Ms. Ortiz is alone, dozing, the TV on mute. When she hears me tap on the door, her eyes open, and it takes her a moment to recognize me.
“You came?”
I put the flowers on her tray table.
“You doing OK?”
Ms. Ortiz shrugs. She’s small in the white bed.
Suddenly I don’t know what to say. Coming here was a mistake. I start thinking of reasons to leave. Then she extends her hand to me. It’s icy.
“You’re freezing.” I smile again. “That seems to be a problem with you. Do you want a warm blanket?”
She shakes her head. Then she turns away.
“You’re not going to die,” I say.
She turns back to me, and her face flashes red. “How do you know that? How do you know? You’re no doctor. You just take the pictures; you said so yourself. ‘Don’t breathe. Now breathe.’ That’s all.”
I stare at her for a minute, remembering my own fear and rage, sharp and humiliating. Then I pull the curtains closed around the bed and step inside the cocoon. Ms. Ortiz’s anger turns briefly to alarm as I begin to pull up my uniform top and t-shirt. Then she sees the scars. But mostly she sees what’s no longer there: breasts, nipples, muscle beneath the armpits.
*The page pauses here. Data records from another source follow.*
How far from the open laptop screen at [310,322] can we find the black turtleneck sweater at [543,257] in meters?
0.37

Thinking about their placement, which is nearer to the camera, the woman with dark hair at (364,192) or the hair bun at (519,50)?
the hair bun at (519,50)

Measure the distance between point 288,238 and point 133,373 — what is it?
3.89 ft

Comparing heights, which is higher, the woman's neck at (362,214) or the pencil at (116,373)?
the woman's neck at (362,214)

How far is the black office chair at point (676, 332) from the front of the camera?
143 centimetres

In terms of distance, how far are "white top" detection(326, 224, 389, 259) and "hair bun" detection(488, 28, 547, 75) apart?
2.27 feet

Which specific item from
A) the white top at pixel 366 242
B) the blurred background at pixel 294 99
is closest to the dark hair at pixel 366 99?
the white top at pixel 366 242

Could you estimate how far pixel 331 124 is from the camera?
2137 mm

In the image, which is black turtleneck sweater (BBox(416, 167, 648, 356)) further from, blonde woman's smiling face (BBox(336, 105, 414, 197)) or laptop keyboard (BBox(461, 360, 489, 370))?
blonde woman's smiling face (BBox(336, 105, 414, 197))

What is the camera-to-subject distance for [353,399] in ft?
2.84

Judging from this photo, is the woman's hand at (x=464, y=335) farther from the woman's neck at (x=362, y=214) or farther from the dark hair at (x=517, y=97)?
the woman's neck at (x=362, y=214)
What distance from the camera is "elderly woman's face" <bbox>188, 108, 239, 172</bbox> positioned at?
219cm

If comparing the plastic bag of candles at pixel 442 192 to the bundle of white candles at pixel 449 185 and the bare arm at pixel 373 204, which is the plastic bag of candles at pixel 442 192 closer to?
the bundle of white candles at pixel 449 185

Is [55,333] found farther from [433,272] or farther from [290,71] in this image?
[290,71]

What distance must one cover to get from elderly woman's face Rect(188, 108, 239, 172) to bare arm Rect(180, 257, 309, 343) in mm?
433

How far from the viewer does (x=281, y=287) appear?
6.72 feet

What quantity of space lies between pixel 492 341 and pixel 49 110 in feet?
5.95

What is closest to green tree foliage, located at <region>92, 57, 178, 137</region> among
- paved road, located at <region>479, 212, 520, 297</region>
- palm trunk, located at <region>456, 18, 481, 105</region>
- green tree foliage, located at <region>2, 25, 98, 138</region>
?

She looks for what seems like a long time and then says, “OK.”
I cover myself.
“Where’s your daughter?”
“In the cafeteria with my mother. They’ll be back.”
I start to pull the curtains open, but Ms. Ortiz says, “Wait.” She pats the bed. I go and sit next to her.
“Show me again.”
I pull up the shirts. Ms. Ortiz leans forward and takes a bright blue felt tip pen from the tray table and motions for me to lean in close, so close I can feel her breath on my skin. Then, with infinite care, she begins to draw a swallow on my scarred and naked chest.